** Start **

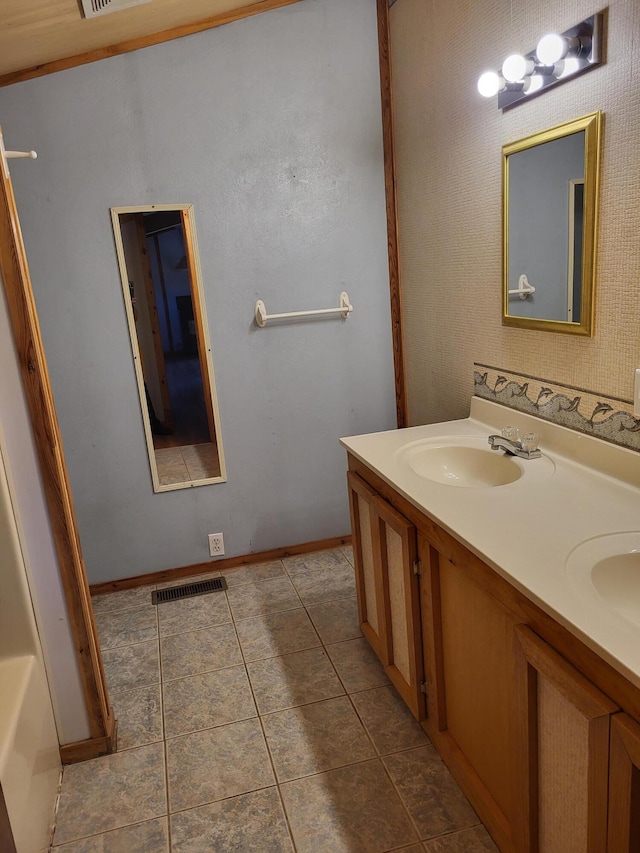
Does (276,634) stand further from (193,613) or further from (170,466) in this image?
(170,466)

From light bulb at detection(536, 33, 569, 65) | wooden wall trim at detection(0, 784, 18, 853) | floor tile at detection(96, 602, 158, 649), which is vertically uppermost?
light bulb at detection(536, 33, 569, 65)

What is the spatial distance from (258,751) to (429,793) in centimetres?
54

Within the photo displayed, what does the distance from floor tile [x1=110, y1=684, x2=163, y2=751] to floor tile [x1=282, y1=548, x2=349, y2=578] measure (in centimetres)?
97

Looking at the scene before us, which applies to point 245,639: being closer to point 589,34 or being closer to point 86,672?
point 86,672

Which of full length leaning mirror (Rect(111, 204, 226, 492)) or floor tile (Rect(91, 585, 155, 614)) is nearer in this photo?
full length leaning mirror (Rect(111, 204, 226, 492))

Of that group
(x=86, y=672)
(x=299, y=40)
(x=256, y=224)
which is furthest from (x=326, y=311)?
(x=86, y=672)

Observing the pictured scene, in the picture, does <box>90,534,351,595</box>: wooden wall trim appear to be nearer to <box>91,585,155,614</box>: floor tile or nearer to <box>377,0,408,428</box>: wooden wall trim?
<box>91,585,155,614</box>: floor tile

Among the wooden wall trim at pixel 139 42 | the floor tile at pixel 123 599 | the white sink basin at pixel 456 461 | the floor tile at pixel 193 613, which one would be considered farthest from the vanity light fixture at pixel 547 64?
the floor tile at pixel 123 599

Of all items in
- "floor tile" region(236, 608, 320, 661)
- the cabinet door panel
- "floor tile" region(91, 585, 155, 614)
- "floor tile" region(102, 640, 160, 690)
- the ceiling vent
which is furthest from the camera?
"floor tile" region(91, 585, 155, 614)

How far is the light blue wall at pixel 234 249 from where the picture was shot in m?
2.68

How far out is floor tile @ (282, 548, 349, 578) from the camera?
315 cm

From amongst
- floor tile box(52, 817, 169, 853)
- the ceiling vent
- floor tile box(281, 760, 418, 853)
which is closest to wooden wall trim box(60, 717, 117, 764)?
floor tile box(52, 817, 169, 853)

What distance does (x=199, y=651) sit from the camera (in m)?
2.54

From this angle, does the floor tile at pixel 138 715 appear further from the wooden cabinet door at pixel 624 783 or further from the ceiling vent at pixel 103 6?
the ceiling vent at pixel 103 6
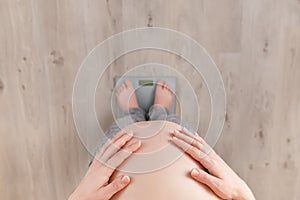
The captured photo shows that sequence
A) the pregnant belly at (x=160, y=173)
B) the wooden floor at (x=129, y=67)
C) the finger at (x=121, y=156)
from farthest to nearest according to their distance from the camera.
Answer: the wooden floor at (x=129, y=67), the finger at (x=121, y=156), the pregnant belly at (x=160, y=173)

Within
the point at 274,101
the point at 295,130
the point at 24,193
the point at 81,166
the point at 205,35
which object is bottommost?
the point at 24,193

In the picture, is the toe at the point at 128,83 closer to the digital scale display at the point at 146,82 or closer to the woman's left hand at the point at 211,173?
the digital scale display at the point at 146,82

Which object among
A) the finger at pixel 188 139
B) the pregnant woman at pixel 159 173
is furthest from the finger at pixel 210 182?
the finger at pixel 188 139

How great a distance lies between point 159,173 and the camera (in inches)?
26.9

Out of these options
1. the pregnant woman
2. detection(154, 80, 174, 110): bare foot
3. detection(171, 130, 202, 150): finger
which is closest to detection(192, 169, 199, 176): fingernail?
the pregnant woman

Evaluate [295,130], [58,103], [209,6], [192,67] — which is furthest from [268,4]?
[58,103]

** End **

Problem details:
Format every line in the rows above as a JSON list of strings, one string per line, leaving out blank lines and the picture lines.

Reply:
[
  "Does (276,634) stand further from (193,613) or further from (170,466) in this image?",
  "(170,466)",
  "From light bulb at detection(536, 33, 569, 65) | wooden wall trim at detection(0, 784, 18, 853) | floor tile at detection(96, 602, 158, 649), which is vertically uppermost?",
  "light bulb at detection(536, 33, 569, 65)",
  "What is the spatial distance from (258,751) to (429,793) in centimetres?",
  "54",
  "Within the photo displayed, what does the distance from floor tile [x1=110, y1=684, x2=163, y2=751] to floor tile [x1=282, y1=548, x2=349, y2=578] measure (in centimetres)?",
  "97",
  "Looking at the scene before us, which applies to point 245,639: being closer to point 589,34 or being closer to point 86,672?",
  "point 86,672",
  "Which of full length leaning mirror (Rect(111, 204, 226, 492)) or floor tile (Rect(91, 585, 155, 614)) is nearer in this photo?",
  "full length leaning mirror (Rect(111, 204, 226, 492))",
  "Of that group",
  "(x=86, y=672)",
  "(x=299, y=40)",
  "(x=256, y=224)",
  "which is furthest from (x=326, y=311)?",
  "(x=86, y=672)",
  "Observing the pictured scene, in the picture, does <box>90,534,351,595</box>: wooden wall trim appear to be nearer to <box>91,585,155,614</box>: floor tile or nearer to <box>377,0,408,428</box>: wooden wall trim?",
  "<box>91,585,155,614</box>: floor tile",
  "Among the wooden wall trim at pixel 139 42 | the floor tile at pixel 123 599 | the white sink basin at pixel 456 461 | the floor tile at pixel 193 613, which one would be considered farthest from the vanity light fixture at pixel 547 64?",
  "the floor tile at pixel 123 599",
  "Of all items in",
  "- \"floor tile\" region(236, 608, 320, 661)",
  "- the cabinet door panel",
  "- \"floor tile\" region(91, 585, 155, 614)",
  "- \"floor tile\" region(102, 640, 160, 690)",
  "- the ceiling vent",
  "which is furthest from the camera?",
  "\"floor tile\" region(91, 585, 155, 614)",
  "How far is the light blue wall at pixel 234 249 from where the picture was shot in m?",
  "2.68",
  "How far out is floor tile @ (282, 548, 349, 578) from the camera?",
  "315 cm",
  "From amongst",
  "- floor tile box(52, 817, 169, 853)",
  "- the ceiling vent",
  "- floor tile box(281, 760, 418, 853)",
  "which is closest to wooden wall trim box(60, 717, 117, 764)?",
  "floor tile box(52, 817, 169, 853)",
  "What distance does (x=199, y=651) sit from the camera (in m)?",
  "2.54",
  "From this angle, does the floor tile at pixel 138 715 appear further from the wooden cabinet door at pixel 624 783 or further from the ceiling vent at pixel 103 6?",
  "the ceiling vent at pixel 103 6",
  "The captured photo shows that sequence",
  "A) the pregnant belly at (x=160, y=173)",
  "B) the wooden floor at (x=129, y=67)",
  "C) the finger at (x=121, y=156)",
  "from farthest to nearest according to their distance from the camera.",
  "Answer: the wooden floor at (x=129, y=67), the finger at (x=121, y=156), the pregnant belly at (x=160, y=173)",
  "Within",
  "the point at 274,101",
  "the point at 295,130",
  "the point at 24,193",
  "the point at 81,166",
  "the point at 205,35",
  "which object is bottommost?",
  "the point at 24,193",
  "In the picture, is the toe at the point at 128,83 closer to the digital scale display at the point at 146,82 or closer to the woman's left hand at the point at 211,173?",
  "the digital scale display at the point at 146,82",
  "Which object among",
  "A) the finger at pixel 188 139",
  "B) the pregnant woman at pixel 159 173",
  "is furthest from the finger at pixel 210 182?",
  "the finger at pixel 188 139",
  "How great a distance lies between point 159,173 and the camera (in inches)?",
  "26.9",
  "Out of these options",
  "1. the pregnant woman",
  "2. detection(154, 80, 174, 110): bare foot",
  "3. detection(171, 130, 202, 150): finger",
  "which is closest to detection(192, 169, 199, 176): fingernail?",
  "the pregnant woman",
  "Evaluate [295,130], [58,103], [209,6], [192,67] — which is furthest from [268,4]?",
  "[58,103]"
]